Immune Mediated Thrombocytopenia (IMTP) in dogs
What is IMTP?
Immune Mediated Thrombocytopenia (IMTP) is a condition where the body’s immune system, which normally fights infection, starts to damage and destroy platelets. Platelets are cells required to clot blood and prevent bleeding. If enough platelets are destroyed then spontaneous bleeding can occur. If a large quantity of blood is lost then anaemia (having a low red blood cell count) can also be present.
What causes IMTP?
In most dogs IMTP occurs without any underlying cause. In this situation it is referred to as primary (or idiopathic) IMTP. However, in other cases there is an underlying reason or trigger factor that results in the body damaging and destroying platelets, and this is termed secondary IMTP. Possible trigger factors include certain infectious or inflammatory diseases, particular classes of drugs or, sadly in some patients, underlying cancer.
What are the signs of IMTP?
A common clinical sign that occurs in patients with IMTP is unexplained (or spontaneous) bleeding. This can result in the following:
- Bruising on the skin
- Bleeding from the nose or mouth
- Blood in stool or black stool
- Blood in vomit
- Blood in urine
In some dogs signs specific to the location where bleeding has occurred can be present. For example if bleeding occurs in the brain then neurological signs can develop.
If a large quantity of blood is lost resulting in anaemia then signs of this can develop which would include:
- Pale gums
- A fast heart rate
- Increased breathing rate and effort
- Decreased appetite
- Being quiet and lethargic
How is IMTP investigated?
A thorough history and physical examination may give important information regarding any potential underlying cause for IMTP – for example whether the patient has been receiving any drugs, was vaccinated recently or has a history of travelling abroad.

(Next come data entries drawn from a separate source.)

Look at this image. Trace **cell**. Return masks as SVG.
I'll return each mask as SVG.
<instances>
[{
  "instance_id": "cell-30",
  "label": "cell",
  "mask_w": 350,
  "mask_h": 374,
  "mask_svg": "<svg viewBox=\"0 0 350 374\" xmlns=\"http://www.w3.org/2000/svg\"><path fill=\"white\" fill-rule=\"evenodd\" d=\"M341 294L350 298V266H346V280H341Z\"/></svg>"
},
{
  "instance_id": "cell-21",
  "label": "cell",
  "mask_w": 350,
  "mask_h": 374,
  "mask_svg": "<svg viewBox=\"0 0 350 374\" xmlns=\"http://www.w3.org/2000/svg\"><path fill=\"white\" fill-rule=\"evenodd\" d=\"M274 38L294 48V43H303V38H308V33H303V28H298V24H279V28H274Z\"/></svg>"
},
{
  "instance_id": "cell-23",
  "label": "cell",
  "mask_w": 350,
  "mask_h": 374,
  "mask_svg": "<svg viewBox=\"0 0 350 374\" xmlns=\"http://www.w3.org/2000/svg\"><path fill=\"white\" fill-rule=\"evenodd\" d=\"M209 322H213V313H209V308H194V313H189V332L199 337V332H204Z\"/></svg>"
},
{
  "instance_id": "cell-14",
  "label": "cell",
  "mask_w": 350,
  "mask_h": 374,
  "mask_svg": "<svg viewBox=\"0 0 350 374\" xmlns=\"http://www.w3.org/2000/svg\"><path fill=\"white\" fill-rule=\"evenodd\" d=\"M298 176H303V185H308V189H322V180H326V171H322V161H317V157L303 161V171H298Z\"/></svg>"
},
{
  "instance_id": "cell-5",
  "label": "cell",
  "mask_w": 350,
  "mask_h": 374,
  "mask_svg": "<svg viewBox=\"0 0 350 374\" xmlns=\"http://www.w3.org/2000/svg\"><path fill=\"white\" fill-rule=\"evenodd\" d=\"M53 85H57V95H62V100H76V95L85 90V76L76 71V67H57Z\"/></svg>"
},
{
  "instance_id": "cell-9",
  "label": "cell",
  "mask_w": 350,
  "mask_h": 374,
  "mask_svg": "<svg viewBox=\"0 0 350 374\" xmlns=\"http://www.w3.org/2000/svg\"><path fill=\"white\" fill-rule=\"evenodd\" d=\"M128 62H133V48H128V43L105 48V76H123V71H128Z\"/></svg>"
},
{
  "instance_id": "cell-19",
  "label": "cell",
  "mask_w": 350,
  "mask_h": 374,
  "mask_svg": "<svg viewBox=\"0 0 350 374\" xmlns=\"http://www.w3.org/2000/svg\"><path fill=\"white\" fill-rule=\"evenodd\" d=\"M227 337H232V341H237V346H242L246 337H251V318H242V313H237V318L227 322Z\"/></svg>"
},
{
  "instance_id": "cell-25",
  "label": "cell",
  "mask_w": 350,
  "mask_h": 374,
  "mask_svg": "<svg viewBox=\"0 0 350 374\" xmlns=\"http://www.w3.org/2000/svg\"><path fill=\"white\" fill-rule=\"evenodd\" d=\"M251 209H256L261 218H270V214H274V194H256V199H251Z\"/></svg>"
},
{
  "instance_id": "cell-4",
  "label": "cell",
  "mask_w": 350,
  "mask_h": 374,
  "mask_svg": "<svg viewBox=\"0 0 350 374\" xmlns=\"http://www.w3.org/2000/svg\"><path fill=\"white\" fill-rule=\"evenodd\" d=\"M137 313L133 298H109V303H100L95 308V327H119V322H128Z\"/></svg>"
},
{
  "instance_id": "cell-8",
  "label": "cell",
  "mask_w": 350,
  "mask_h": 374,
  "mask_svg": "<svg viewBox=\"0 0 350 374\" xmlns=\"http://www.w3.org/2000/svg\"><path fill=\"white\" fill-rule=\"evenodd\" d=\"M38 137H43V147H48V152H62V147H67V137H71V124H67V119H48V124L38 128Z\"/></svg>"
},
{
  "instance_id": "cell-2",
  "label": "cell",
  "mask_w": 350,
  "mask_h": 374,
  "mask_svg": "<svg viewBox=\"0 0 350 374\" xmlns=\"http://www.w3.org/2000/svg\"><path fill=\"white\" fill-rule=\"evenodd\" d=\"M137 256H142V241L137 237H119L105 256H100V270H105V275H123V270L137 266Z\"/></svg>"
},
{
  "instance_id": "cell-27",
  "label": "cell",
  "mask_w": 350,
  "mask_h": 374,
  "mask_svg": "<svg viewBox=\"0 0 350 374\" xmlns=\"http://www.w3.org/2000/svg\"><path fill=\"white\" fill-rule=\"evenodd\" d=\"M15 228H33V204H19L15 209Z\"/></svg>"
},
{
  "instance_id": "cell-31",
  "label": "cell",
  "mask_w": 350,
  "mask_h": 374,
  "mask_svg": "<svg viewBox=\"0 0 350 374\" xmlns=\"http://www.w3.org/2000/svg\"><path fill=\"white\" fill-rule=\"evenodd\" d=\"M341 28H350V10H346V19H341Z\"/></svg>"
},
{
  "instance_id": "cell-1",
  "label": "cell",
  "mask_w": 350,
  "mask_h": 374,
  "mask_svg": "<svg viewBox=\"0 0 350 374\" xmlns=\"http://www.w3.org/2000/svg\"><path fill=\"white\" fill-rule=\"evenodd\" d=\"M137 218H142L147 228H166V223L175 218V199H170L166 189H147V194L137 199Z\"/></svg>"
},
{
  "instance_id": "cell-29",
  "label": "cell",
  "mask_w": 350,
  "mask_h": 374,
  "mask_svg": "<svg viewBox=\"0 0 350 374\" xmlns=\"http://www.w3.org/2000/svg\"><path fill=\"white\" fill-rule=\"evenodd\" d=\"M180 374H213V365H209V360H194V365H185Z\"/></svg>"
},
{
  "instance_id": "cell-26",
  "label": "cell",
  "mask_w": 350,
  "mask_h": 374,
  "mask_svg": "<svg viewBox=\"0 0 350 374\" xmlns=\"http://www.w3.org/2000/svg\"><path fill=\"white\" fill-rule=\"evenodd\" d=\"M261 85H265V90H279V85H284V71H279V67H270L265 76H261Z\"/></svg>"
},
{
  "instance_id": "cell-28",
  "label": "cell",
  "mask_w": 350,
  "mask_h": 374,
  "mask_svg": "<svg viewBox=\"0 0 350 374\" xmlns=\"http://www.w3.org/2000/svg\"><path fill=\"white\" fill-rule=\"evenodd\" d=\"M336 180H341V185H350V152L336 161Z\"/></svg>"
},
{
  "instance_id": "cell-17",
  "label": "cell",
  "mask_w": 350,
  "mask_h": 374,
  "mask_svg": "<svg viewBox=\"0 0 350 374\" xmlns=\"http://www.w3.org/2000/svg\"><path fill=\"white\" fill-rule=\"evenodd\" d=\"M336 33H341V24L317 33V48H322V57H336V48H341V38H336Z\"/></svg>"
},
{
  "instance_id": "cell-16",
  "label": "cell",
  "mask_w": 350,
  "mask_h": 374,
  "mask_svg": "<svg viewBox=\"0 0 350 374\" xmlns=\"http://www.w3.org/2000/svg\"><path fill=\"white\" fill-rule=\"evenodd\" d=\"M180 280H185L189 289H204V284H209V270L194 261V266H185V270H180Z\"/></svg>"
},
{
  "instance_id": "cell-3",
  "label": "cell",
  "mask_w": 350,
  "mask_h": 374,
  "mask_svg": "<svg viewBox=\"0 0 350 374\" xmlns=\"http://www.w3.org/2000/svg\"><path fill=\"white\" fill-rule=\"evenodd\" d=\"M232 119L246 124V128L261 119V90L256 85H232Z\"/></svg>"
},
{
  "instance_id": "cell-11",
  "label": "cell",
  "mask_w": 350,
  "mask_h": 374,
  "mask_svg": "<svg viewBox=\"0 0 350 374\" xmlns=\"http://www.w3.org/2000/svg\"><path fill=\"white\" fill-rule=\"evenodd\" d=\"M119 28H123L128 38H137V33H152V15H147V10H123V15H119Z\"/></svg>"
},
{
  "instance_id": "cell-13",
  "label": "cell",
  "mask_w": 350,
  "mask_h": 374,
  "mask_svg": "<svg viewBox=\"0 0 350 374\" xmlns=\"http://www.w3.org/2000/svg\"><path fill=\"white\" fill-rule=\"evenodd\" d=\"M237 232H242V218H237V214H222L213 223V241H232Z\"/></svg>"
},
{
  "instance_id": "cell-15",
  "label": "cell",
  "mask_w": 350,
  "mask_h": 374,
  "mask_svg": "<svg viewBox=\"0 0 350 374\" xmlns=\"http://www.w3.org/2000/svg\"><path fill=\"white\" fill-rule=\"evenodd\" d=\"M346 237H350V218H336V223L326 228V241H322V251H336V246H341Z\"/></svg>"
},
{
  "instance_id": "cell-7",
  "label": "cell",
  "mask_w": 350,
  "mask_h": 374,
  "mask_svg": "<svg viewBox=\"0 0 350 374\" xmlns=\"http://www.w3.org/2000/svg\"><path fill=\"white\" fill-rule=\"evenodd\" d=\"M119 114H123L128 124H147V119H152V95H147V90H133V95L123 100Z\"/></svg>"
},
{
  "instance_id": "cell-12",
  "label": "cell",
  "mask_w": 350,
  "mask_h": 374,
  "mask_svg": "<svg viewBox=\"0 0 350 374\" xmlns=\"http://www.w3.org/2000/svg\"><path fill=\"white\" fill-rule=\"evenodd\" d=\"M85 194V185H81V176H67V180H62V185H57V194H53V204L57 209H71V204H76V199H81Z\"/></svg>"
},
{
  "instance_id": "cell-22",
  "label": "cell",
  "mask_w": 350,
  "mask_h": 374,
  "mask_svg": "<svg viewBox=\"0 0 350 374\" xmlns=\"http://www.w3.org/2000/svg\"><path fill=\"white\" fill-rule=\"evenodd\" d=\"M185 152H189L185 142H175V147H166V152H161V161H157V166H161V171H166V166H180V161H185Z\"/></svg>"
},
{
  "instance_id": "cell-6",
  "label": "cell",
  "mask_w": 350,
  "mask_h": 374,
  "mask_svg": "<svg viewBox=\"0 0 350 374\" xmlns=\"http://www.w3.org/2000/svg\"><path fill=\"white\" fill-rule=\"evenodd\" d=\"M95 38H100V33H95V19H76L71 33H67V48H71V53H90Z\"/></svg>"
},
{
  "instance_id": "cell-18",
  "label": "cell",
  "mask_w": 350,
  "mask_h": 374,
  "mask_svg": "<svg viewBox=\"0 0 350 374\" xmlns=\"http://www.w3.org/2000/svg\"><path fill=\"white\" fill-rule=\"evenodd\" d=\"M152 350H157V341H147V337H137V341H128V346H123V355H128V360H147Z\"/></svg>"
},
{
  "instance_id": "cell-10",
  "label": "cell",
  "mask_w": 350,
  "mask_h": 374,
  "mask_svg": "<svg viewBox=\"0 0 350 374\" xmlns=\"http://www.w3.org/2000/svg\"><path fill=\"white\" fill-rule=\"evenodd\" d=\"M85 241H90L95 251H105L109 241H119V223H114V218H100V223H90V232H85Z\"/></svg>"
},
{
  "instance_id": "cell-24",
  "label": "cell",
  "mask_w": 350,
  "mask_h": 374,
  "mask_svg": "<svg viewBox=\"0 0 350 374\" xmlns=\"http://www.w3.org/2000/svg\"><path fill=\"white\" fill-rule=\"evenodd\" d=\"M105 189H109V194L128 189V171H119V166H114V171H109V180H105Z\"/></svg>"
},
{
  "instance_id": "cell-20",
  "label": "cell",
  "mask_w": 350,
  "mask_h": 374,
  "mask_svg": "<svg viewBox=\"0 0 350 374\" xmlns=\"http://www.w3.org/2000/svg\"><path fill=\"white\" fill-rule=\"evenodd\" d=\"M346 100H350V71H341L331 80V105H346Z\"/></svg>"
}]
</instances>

If IMTP is suspected from the history and clinical findings, blood tests will be performed to determine the platelet count (number), clotting times and whether anaemia is present. Other blood tests will be carried out to check general body organ function, and urine tests will often be performed to check for any evidence of urinary tract infection.
Advanced imaging of the chest and abdomen is frequently recommended for patients with suspected IMTP. This may involve X-rays, CT scanning or an ultrasound scan. These investigations help to rule out any evidence of inflammatory disease or cancers that could be acting as triggering factors for the IMTP. The diagnosis of primary IMTP is usually made by ruling out other underlying problems.
How is IMTP treated?
Primary IMTP is usually treated with drugs to dampen down the immune system which has become overactive i.e. immunosuppressive therapy. Most often this means treatment with steroids over a period of several months, although sometimes additional immunosuppressive treatment may also be required. In pets which are very anaemic a blood transfusion may be needed, and a blood-typing test is often performed before the transfusion. A transfusion can help to stabilise the patient while further investigations are performed, and it gives time for treatment of the IMTP to start working.
In patients where an underlying trigger factor for IMTP is identified, this condition also needs to be treated if possible. In some situations this can be simple, for example by stopping a medication. However, in other situations, for example where there is underlying cancer, treatment can be more challenging. Even those patients that are diagnosed with secondary IMTP are likely to need immunosuppressive therapy.
Why should I bring my pet to NDSR for diagnosis and treatment of IMTP?
Our medicine service is led by a team of recognised, accredited Specialists and we aim to provide the best possible treatment for your pet in our state-of-the-art hospital. Our medicine team is supported by imaging and anaesthesia Specialists, and dedicated out-of-hours vets and nurses. We have extensive experience of managing critically ill patients, often with complex medical complaints.
What is the long term outlook for pets with IMTP?
The long term outlook for patients with IMTP can be variable. Unfortunately, in a proportion of patients it can prove difficult to stop the immune mediated platelet destruction and in some cases the bleeding can be life threatening.
Conversely patients with primary IMTP that respond to immunosuppressive therapy can do very well, although it is possible for relapses to occur, either during the course of therapy or when treatment has been discontinued.
The outlook for patients with secondary IMTP will often depend on the severity of the underlying disease process.